The portions of this document marked by “XXXX” have been omitted pursuant to a request for confidential treatment under Rule 24b-2 under the Securities and Exchange Act of 1934, as amended, and have been filed separately with the Securities and Exchange Commission.

 

b. Notwithstanding anything contained herein, in the event of any conflict between this Agreement and the Fare Guarantee Policy, the terms of this Agreement shall prevail.

 

5. PROPRIETARY RIGHTS AND DATA PROTECTION:

ibibo agrees and acknowledges that it does not, by virtue of this Agreement, acquire any Intellectual Property Rights, proprietary rights or other rights in or to: (i) the Galileo System and the data stored in or accessed via the Galileo System; or (ii) any software, documentation, trademarks or service marks of IGT or provided by IGT; or (iii) any related materials used in connection with the Galileo System. ‘Intellectual Property Rights’ means copyright and all other intellectual property rights, including, without limitation, patents, trademarks, service marks, designs, domain names, database rights (whether registered or unregistered) and any other similar protected rights in any country.

- Stated problem A: Retype the part of the agreement excerpt that opens with the words "The portions of" and closes with "Agreement shall prevail.".
The agreement excerpt and the records are unrelated to each other.

- Records shown:
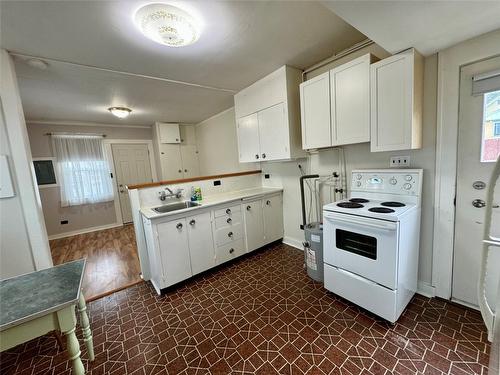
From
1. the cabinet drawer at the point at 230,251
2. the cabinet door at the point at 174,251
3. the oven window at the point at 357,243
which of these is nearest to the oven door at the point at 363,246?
the oven window at the point at 357,243

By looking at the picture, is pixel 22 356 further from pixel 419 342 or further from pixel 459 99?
pixel 459 99

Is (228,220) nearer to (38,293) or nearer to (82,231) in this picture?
(38,293)

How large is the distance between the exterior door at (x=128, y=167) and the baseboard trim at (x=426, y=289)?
5.71 metres

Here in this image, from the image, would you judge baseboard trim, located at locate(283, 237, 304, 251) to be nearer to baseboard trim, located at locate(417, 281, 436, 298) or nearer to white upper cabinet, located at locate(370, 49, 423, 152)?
baseboard trim, located at locate(417, 281, 436, 298)

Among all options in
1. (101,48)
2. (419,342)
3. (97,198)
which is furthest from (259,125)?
(97,198)

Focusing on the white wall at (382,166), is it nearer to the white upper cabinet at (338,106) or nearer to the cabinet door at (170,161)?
the white upper cabinet at (338,106)

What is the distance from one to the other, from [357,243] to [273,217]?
1541 mm

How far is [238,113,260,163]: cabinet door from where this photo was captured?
306cm

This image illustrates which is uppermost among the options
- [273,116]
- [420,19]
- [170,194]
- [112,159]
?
[420,19]

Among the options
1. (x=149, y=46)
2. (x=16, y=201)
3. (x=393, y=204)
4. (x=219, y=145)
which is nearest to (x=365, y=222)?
(x=393, y=204)

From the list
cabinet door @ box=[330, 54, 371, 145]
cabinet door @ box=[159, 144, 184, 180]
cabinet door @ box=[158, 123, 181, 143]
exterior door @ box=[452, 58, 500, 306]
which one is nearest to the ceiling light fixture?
cabinet door @ box=[158, 123, 181, 143]

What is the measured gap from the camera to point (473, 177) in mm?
1631

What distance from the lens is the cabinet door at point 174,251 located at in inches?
86.4

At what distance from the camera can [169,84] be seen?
2.84 meters
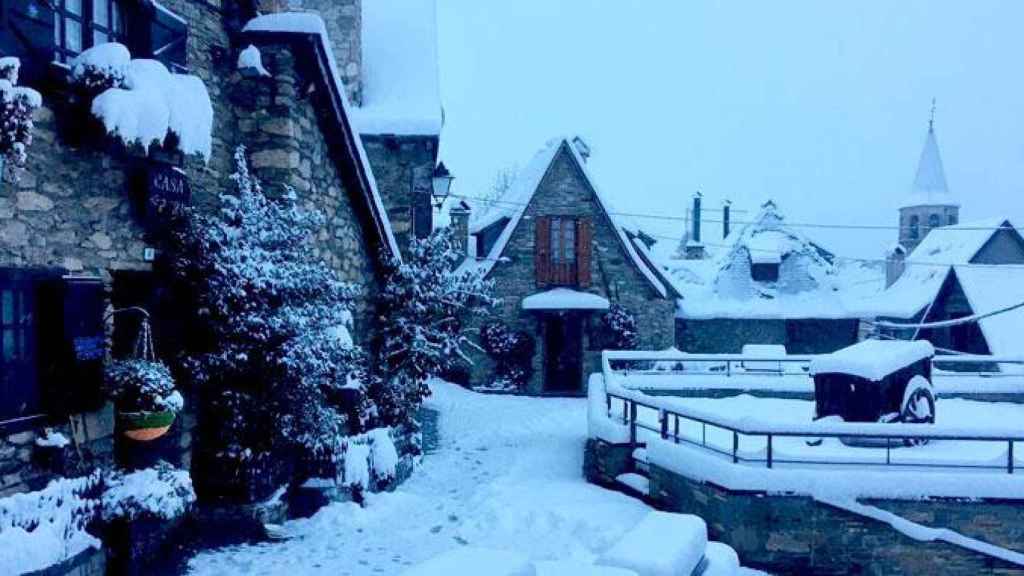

- Stated problem B: Lay out the part of the records that opens with the line containing "What is the measured" and runs through the end of the records as a numbered list, dropping blank lines and leaving out the pictures.

- Correct output A:
The portions of this document marked by “XXXX” have been omitted pursuant to a request for confidential treatment under Rule 24b-2 under the Securities and Exchange Act of 1934, as amended, and have been filed separately with the Securities and Exchange Commission.

 

b. Notwithstanding anything contained herein, in the event of any conflict between this Agreement and the Fare Guarantee Policy, the terms of this Agreement shall prevail.

- Correct output B:
1. What is the measured gap from the camera to point (473, 177) in mm?
2. 1631
3. What distance from the lens is the cabinet door at point 174,251 located at in inches?
4. 86.4
5. At what distance from the camera can [169,84] be seen?
6. 2.84 meters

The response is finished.